When considering proposals for reporting criteria for the 2015 and 2016 PQRS payment adjustments, we considered satisfactory reporting options that would encourage eligible professionals and group practices to report for the 2013 and/or 2014 incentives but, should eligible professionals or group practices come up shy of meeting the 2013 and/or 2014 incentive reporting criteria, would still allow an eligible professional to meet the criteria for satisfactory reporting for the 2015 and/or 2016 payment adjustments. In lieu or more lenient satisfactory reporting criteria we proposed for the 2015 and 2016 payment adjustment, e.g. to report at least 1 measure or measures group or to elect the administrative claims-based reporting option, we considered the option of defaulting those eligible professionals who report but fail to meet the criteria for satisfactory reporting using the proposed criteria for the 2013 and/or 2014 incentives to the administrative claims-based reporting option. We would therefore analyze the claims of all eligible professionals who report at least 1 measure under a traditional reporting method during the respective 2015 and 2016 payment adjustment reporting periods under the administrative claims-based reporting option. We considered this proposal because it is our intention to encourage eligible professionals to report PQRS measures using the proposed reporting criteria for the 2013 and 2014 PQRS incentives. However, given our concern about new eligible professionals' familiarity and experience with the program, we believe it is necessary to propose an alternative, less stringent reporting option. We invite public comment on this considered proposal.

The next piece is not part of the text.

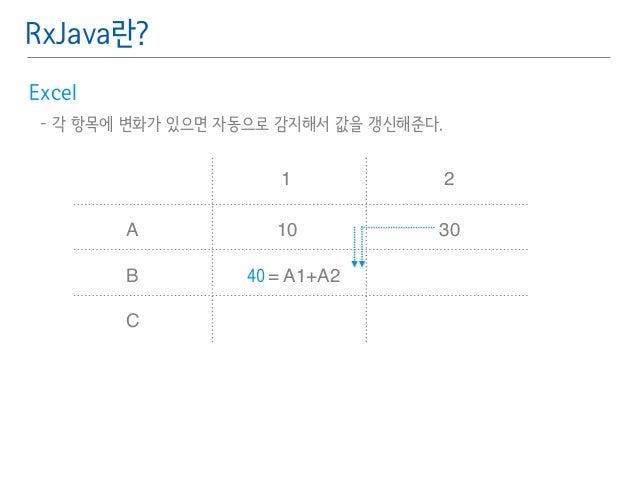 RxJava란?  Excel䯽  - 각 항목에 변화가 있으면 자동으로 감지해서 값을 갱신해준다.䯽  !  !  A  B  C  1 2  10  = A1+A2  30  40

c. Proposed Analysis of Eligible Professionals and Group Practices Who Will Be Assessed a PQRS Payment Adjustment

As noted in § 414.90(b), an eligible professional is assessed at the TIN/NPI level and a group practice selected to participate in the GPRO is assessed at the TIN level. As there is a 1-year lapse in time between the end of a proposed respective payment adjustment reporting period and when an eligible professional is expected to receive a PQRS payment adjustment for not meeting the requirements for satisfactory reporting for the respective payment adjustment, we understand that an eligible professional may change his or her TIN/NPIs during this lapse of time. Likewise, a group practice selected to participate in the GPRO may change its TIN during this lapse in time. We believe this raises issues with regard to the subsequent application of the payment adjustment and concerns about the potential for abuse (e.g., “gaming the system”). Accordingly, we invite public comment this issue, including what parameters, if any, CMS should impose regarding the changes in TIN/NPIs and compositions of group practices with regard to the payment adjustment.

d. Criteria for Satisfactory Reporting for the Payment Adjustments for 2017 and Beyond for Eligible Professionals and Group Practices

We have stressed the importance of allowing eligible professionals and group practices who are new to the program to gain familiarity with PQRS's reporting requirements. However, we note that, as we move towards the sole implementation of payment adjustments (which would serve as the reporting period for the 2017 payment adjustment), it is our intention that eligible professionals would be expected to meet reporting criteria that more closely align to the reporting criteria that we have proposed for the 2014 incentives above. It is our expectation that in two years' time, eligible professionals who are new to PQRS would have enough familiarity with the program that CMS could reasonably expect a majority of participating eligible professionals to meet the requirements that are identical or very similar to those that have been required for incentive payment purposes. We invite public comment on goals for future criteria for satisfactory reporting we may require under the program for the 2017 payment adjustment that are identical or similar to the criteria we have proposed for the 2014 incentive payments. We also invite commenters to provide alternative criteria for us to consider in future rulemaking for the payment adjustments for 2017 and beyond.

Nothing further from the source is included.